一方でガンバ大阪はどうか。前プレをいなす技術と自信を持った選手は数えるほどで、チームの置かれた状況を考えても安全な選択肢を取らざるをえない現状。前線にボールが入っても、いつ失うかわからない状況では貴重な運動量を割いてサポートに行くのも慎重になるし、人数をかけた上で取られてカウンターという最悪のシナリオだけはどうしても避けなければならない。

その結果が攻守分断のぶつ切りサッカーである。

しかし前述の通り状況が状況である。降格圏は脱したとはいえ余談は許されない立場。おまけにこのクソ暑い時期にただ1チームだけ過酷な連戦をこなす悲惨さ。練習で連携を成熟させる時間もノウハウもなく、ただ目の前の試合で相手より1点多く取って終わることを粛々と目指す日々..

おもしろいはずがない。

それでも勝たなければならない。セットプレーからもぎ取った1点を、バタバタしながら守り切る..それがガンバ大阪の生存競争だ。

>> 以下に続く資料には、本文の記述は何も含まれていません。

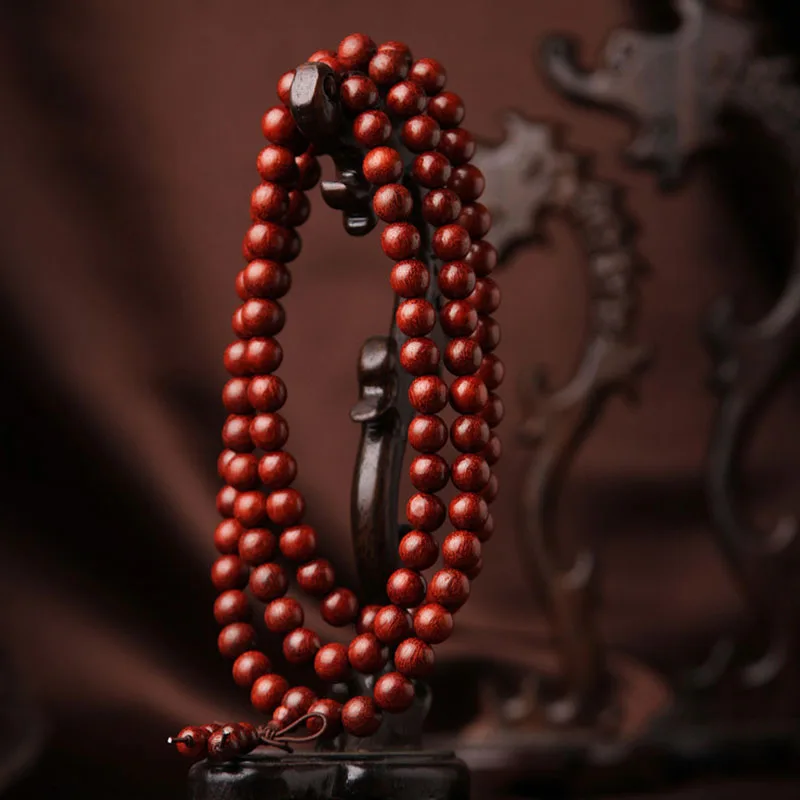 Mythstone Tibetan Small Leaf Red Sandalwood 108 Beads Mala Meditation Bracelet - Image 2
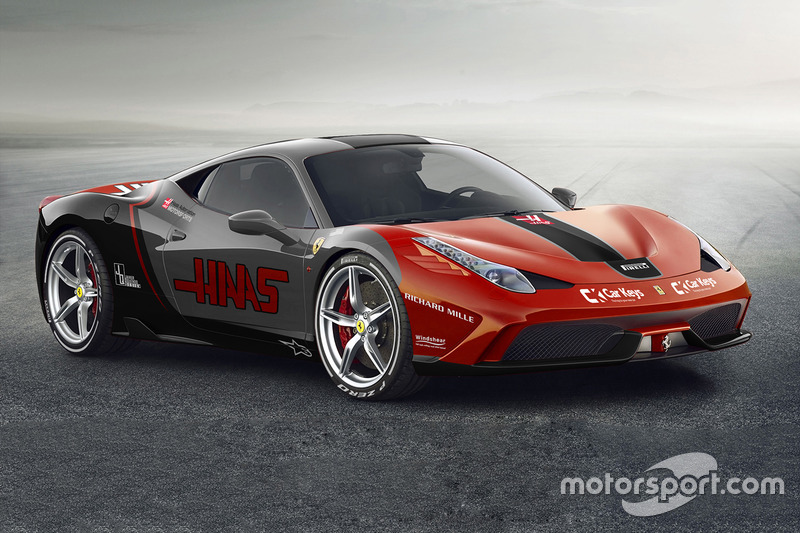 Ferrari 458 dengan corak Haas F1 Team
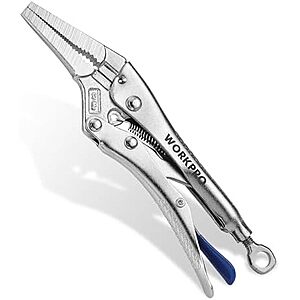 6.5" WORKPRO Steel Long Nose Locking Pliers w/ CR-MO Steel Jaws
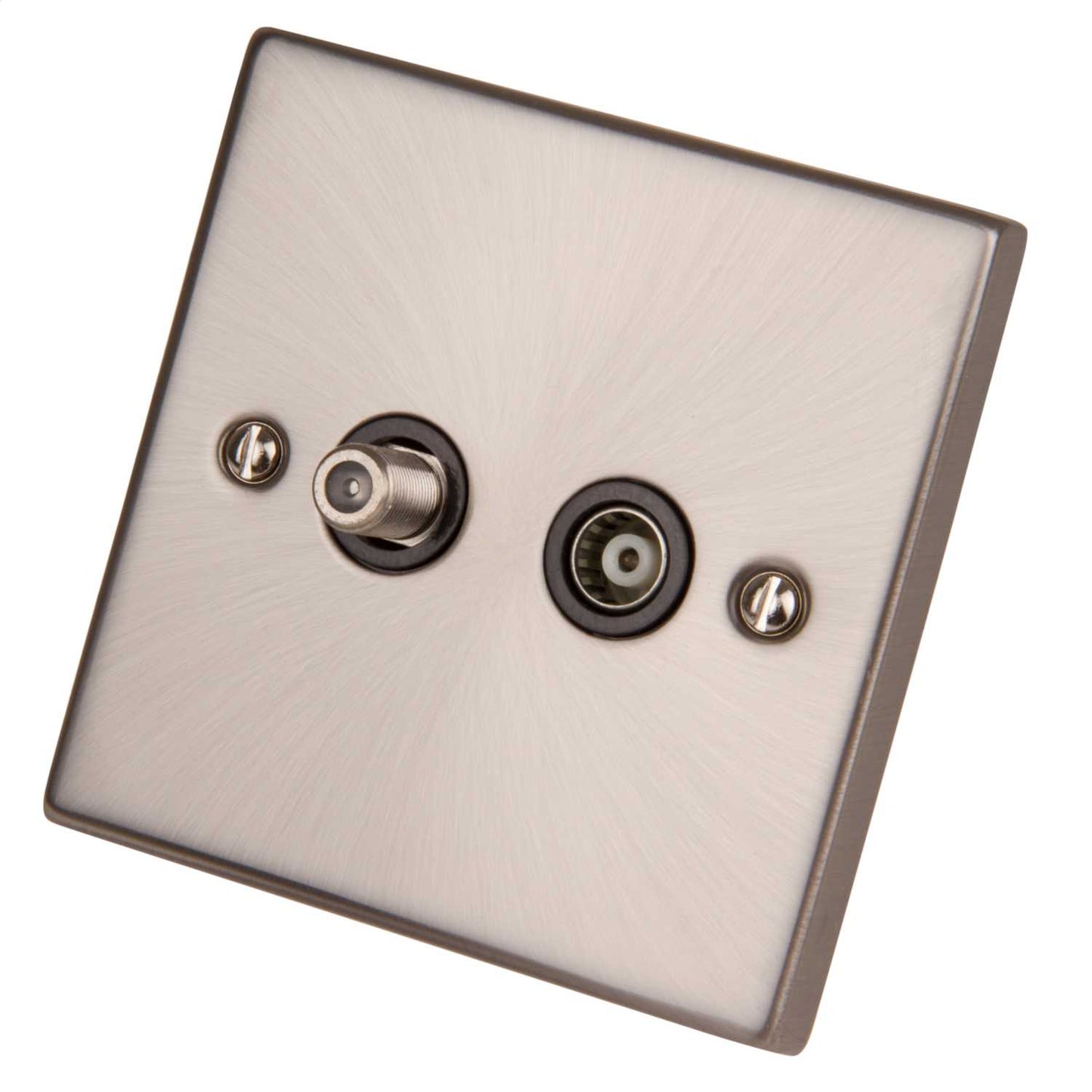 Scolmore Click Deco 1 Gang Isolated Satellite and Coaxial Socket Black Insert Satin Chrome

枠内シュートを辛うじて掻き出す場面もあれば、めちゃくちゃ際どいオフサイド判定で失点も取り消された。1点リードの後半はより耐える時間も長くなり、相手の逸機に助けられた部分もある。
それだけに、少ないチャンスから得たCKをパトリックが決めてくれたのは価値があるし、今季ここまでの得点力不足の一因となっていたセットプレーの機能不全に改善の兆しが見られたのは大きい。

若き日本代表が見せた勇敢なチャレンジも、現実的な目標に向かってひたむきに戦う姿も、どちらもサッカーなのである。おもしろさに欠ける内容は魅力的という言葉からは程遠いが、それでも勝利の報せは心を軽く弾ませてくれる。それで十分。